GIVEN TEXT
-- Opening Marker --

It's the classic conundrum: What came first, the chicken or the egg? When it comes to the simple answer to the question as it relates to Gallus gallus domesticus (a.k.a. the chicken), that riddle's been largely solved thanks to evolution. At some point thousands of years ago, ancient chicken breeders chose two tame jungle fowl (gallus gallus) and the resulting union produced the egg of the world's first genetically distinct chicken. In summary: egg predates chicken.
However, a new study from the University of Geneva suggests that the egg's temporal superiority may be even more profound than this simple brain teaser suggests. In 2017, scientists discovered the single-celled Ichthyosporean microbe Chromosphaera perkinsii in marine sediments near Hawaii. Although new to human science, this organism was a serious old-timer, having separated from the animal evolutionary line more than a billion years ago -- long before the first appearance of animals. However, scientists from Switzerland and the U.S. have discovered that this animal contained genetic instructions from embryonic development, meaning that the eggs existed even before life itself. The results of the study were published earlier this year in the journal Nature.
"This paper gets at the core question of developmental biology, which is how we go from one cell to a whole animal, by looking at a related process in a weird, microbial relative to animals," John Burns, a senior research scientist at Bigelow Laboratory in Maine said in a press statement. "We're using our emerging understanding of the diversity of microbial life to answer questions about how we got here and how life works in other evolutionary branches."

-- Closing Marker --

INFORMATION PROVIDED

-- Opening Marker --

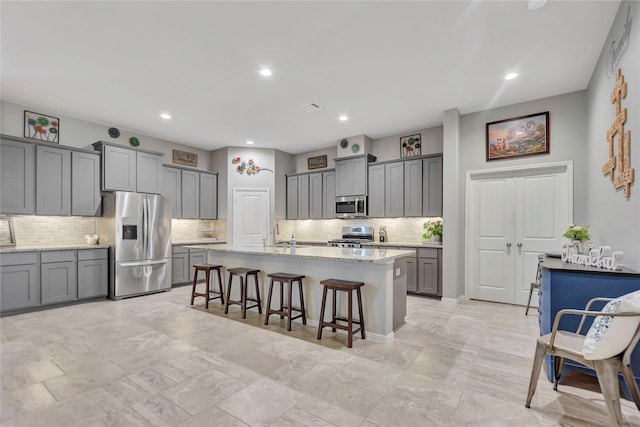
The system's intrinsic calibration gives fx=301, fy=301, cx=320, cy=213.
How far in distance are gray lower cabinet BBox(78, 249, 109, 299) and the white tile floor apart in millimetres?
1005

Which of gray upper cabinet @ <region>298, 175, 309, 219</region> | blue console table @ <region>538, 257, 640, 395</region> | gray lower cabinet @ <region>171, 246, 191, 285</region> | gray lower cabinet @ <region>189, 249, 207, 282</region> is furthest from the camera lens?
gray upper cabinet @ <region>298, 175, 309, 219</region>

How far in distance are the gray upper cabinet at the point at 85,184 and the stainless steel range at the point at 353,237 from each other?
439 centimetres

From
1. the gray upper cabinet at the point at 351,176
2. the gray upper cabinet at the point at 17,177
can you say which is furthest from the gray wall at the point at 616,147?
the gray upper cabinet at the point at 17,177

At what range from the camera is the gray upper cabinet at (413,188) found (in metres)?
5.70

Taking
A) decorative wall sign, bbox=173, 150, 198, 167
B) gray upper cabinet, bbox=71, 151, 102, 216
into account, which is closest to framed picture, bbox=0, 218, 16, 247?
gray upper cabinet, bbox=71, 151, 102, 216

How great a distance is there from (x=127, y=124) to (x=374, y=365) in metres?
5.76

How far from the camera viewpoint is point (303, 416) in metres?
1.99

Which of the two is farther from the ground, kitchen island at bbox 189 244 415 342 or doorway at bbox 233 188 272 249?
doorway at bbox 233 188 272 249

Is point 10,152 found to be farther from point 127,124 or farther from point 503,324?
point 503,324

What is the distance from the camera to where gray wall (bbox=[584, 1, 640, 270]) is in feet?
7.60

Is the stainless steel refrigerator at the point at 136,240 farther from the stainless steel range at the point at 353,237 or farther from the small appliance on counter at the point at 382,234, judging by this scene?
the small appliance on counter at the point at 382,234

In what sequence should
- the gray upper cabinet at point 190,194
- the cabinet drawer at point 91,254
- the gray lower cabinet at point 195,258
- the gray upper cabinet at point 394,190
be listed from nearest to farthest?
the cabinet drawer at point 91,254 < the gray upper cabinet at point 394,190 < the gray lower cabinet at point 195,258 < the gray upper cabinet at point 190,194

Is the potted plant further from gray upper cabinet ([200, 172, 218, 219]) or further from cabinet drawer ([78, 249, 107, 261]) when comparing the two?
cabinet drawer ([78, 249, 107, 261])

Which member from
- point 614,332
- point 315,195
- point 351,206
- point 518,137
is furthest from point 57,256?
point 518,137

-- Closing Marker --
-- Opening Marker --

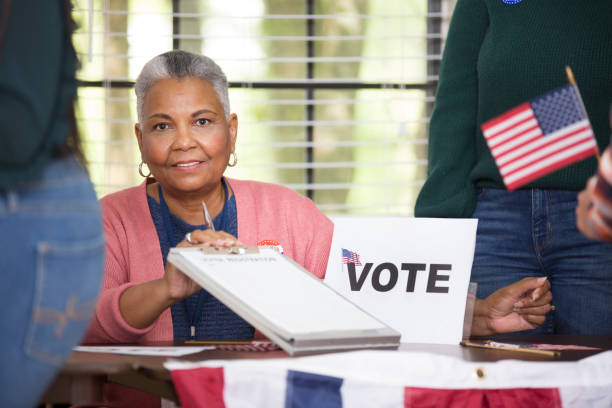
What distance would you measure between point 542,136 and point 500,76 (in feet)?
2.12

-- Closing Marker --

ACTIVITY A
Answer these questions using the article on the chicken-or-egg study:
(i) In what year and in what kind of setting near Hawaii was Chromosphaera perkinsii discovered?
(ii) In which journal were the study's results published?
(iii) Where is John Burns a senior research scientist?
ACTIVITY B
Write the next part of the article on the University of Geneva study of Chromosphaera perkinsii, picking up right after its last sentence.
The records come from a separate source, unrelated to the text.

EXPECTED ANSWER A
(i) 2017, in marine sediments.
(ii) Nature.
(iii) Bigelow Laboratory in Maine.

EXPECTED ANSWER B
We know that single-celled organisms were the first forms of life on Earth, but piecing together the complete roadmap between yeast and, say, blue whales hasn't been easy. In their quest to understand how microbial life developed into proto-animals, researchers spotted this incredible embryonic by closely observing ancient protist C. perkinsii. The team -- lead by Omaya Dudin form the University of Geneva -- found that these cells reached their maximum size and separated with growing any further. To do this, they formed "multicellular colonies" that, incredibly, resembled embryonic development. Burns analyzed the genetic activity in these "colonies" and compared them to the process of mitosis found in other animal species.
"Some of the genes that the microbe uses to drive its development, and the general patterns they follow, are similar to what we observe in animals," Burns said in a press statement. "These ancient relatives of animals may contain some programs that their direct animal ancestors built on through evolution."
While similar biological processes often point to a related genetic lineage, there always lurks the possibility that this embryonic similarity developed through convergent evolution -- when nature develops the same effective processes multiple times independent of each other. This is the same idea that drives the convergent evolutionary quirk known as carcinization where nature keeps trying to turn animals into crabs.
But whether chicken, crab, human, or blue whale, science continues to support that the egg -- or at least some impressive co-production of it -- predates us all.